Segundo o Escritório das Nações Unidas sobre Drogas e Crime (UNODC), que conduz levantamentos abrangentes sobre o consumo de drogas em todo o mundo, 3,8% da população mundial consumiu maconha em 2014 (dado mais recente sobre o tema em escala global). De acordo com a entidade, essa percentagem é 27% mais alta do que o observado em 1998, mas é vista como estável em razão do crescimento populacional observado nas últimas décadas.

O estudo mais recente publicado pela UNODC, o “World Drug Report”, foi divulgado em 2016 e traz dados de 2014. Com base nos dados da pesquisa, o jornal britânico The Telegraph montou um ranking que mostra em quais países o consumo de maconha é mais prevalente na população.

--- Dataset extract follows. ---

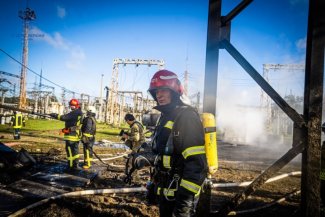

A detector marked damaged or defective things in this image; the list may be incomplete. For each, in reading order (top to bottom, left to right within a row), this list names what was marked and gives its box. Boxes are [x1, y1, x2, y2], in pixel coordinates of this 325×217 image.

rusty steel beam [219, 39, 306, 127]
rusty steel beam [300, 0, 322, 215]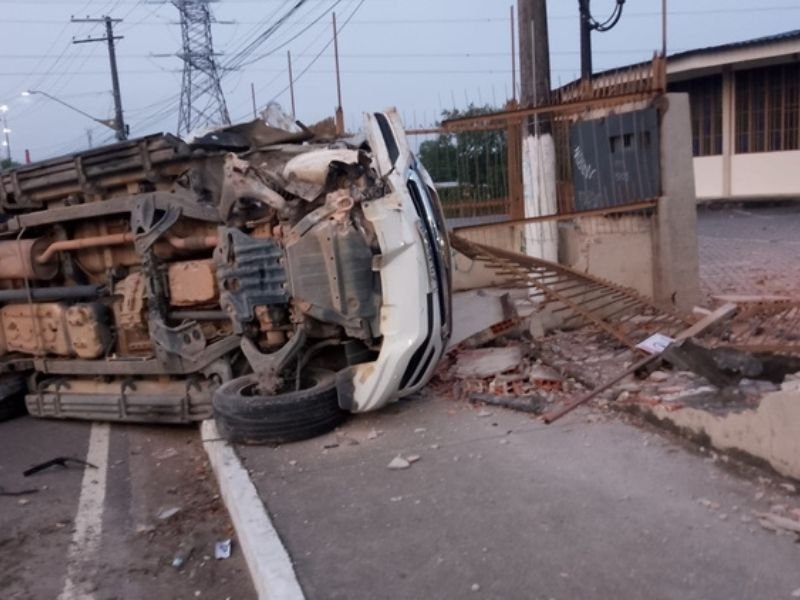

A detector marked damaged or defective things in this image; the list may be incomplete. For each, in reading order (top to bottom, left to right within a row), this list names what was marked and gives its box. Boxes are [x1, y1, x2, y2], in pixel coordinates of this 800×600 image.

Contrariando o senso comum, os países do mundo que legalizaram o uso recreativo da substância, Uruguai e Canadá, não ocupam o topo desse ranking. Nele estão a Islândia, onde a droga é proibida, os Estados Unidos, onde vários estados legalizaram o consumo para fins medicinais ou recreativos, e a Nigéria, país no qual o tema está em debate em razão das eleições presidenciais de 2019.

Veja a lista abaixo e, em seguida, confira o panorama do consumo em um mapa:

Os países que mais consomem maconha (em porcentagem da população)

  1. Islândia – 18,3%
  2. Estados Unidos – 16,3%
  3. Nigéria – 14,3%
  4. Canadá – 12,7%
  5. Chile – 11,83%
  6. França – 11,1%
  7. Nova Zelândia – 11%
  8. Bermuda – 10,9%
  9. Austrália – 10,2%
  10. Zâmbia – 9,5%

Entre os países sul-americanos, apenas Chile e Uruguai constam entre os maiores consumidores e o Brasil está bem atrás. Segundo a base de dados da UNODC, em 2016, 2,6% da população brasileira consumiu a substância. Por aqui, consumo, porte e comercialização são ilegais, embora exista alguma flexibilização para o uso terapêutico de canabidiol, um dos principais elementos ativos da maconha.